**Passage shown:**
=====
Domain and corpus: We are working with a corpus of 250 United States financial
regulation units. Consider, e.g., the initial fragment of FINRA Rule 3240:
3240. Borrowing From or Lending to Customers
(a) Permissible Lending Arrangements; Conditions
 No person associated with a member in any registered capacity may borrow money from or lend money
 to any customer of such person unless:
    (1) the member has written procedures allowing the borrowing and lending of money between
such registered persons and customers of the member;
    (2) the borrowing or lending arrangement meets one of the following conditions:
      (A) the customer is a member of such person’s immediate family;
      (B) the customer (i) is a financial institution regularly engaged in the business of
       providing credit ...
       and (ii) is acting in the course of such business;
      (C) the customer and the registered person are both registered persons of the same member; .....

Bulleted structure aids human comprehension by breaking up text. We under-
stand that bullet (a) lists ways in which lending is allowed; that subbullet (2)
=====
**List of tasks:**
[1] In the passage on FINRA Rule 3240, what is the title of the rule?
[2] Decide whether each statement agrees with the passage on FINRA Rule 3240, and quote the words that decide it. (a) The corpus consists of 250 United States financial regulation units. (b) Condition (A) applies when the customer belongs to the registered person's extended family. (c) One requirement is that the member have written procedures allowing borrowing and lending of money between registered persons and customers.

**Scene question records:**
=====
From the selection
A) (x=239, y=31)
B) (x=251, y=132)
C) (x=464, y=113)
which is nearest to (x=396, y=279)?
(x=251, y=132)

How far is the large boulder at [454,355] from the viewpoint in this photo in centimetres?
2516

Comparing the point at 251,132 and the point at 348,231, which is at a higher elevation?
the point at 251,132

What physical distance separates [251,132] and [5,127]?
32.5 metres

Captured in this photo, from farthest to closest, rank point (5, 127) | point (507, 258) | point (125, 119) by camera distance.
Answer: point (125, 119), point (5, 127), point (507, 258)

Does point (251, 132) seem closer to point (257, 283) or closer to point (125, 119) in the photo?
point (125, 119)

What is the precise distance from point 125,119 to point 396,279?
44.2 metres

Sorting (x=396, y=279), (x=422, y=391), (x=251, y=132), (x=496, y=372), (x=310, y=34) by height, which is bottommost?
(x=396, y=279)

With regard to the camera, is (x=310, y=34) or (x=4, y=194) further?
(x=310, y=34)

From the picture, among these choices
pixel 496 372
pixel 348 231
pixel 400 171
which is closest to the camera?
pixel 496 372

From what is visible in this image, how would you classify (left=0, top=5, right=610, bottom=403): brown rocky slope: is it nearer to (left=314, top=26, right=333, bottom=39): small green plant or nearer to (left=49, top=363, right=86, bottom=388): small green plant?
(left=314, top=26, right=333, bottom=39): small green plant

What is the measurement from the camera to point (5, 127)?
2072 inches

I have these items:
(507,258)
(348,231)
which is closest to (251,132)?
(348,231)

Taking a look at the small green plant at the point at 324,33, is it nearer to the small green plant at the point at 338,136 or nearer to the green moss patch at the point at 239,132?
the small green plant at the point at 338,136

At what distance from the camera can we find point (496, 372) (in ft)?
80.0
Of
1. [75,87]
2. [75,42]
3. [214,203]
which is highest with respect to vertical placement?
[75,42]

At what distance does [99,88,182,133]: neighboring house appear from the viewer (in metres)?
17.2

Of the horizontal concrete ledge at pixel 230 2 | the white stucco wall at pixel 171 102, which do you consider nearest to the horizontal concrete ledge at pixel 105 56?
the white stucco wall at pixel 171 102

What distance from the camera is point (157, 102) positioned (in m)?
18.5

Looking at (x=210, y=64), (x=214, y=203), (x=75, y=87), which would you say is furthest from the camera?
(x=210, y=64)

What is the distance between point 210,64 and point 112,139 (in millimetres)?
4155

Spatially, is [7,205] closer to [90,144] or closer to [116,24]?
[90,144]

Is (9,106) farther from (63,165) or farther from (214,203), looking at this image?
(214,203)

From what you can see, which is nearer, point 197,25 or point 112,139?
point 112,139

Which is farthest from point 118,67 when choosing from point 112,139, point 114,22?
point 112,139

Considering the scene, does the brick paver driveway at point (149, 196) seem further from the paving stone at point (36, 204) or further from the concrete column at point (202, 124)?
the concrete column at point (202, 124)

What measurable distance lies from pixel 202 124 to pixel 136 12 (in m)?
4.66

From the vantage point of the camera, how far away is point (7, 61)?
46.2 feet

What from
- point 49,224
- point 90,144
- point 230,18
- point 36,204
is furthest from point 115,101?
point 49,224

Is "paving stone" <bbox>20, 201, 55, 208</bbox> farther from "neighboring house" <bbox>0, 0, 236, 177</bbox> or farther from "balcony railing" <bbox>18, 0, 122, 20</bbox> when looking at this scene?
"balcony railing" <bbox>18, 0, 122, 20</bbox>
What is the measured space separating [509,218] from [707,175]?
=====
**Written answers:**
[1] Borrowing From or Lending to Customers

[2]
(a) Yes: "a corpus of 250 United States financial regulation units"
(b) No: "the customer is a member of such person’s immediate family"
(c) Yes: "the member has written procedures allowing the borrowing and lending of money between such registered persons and customers of the member"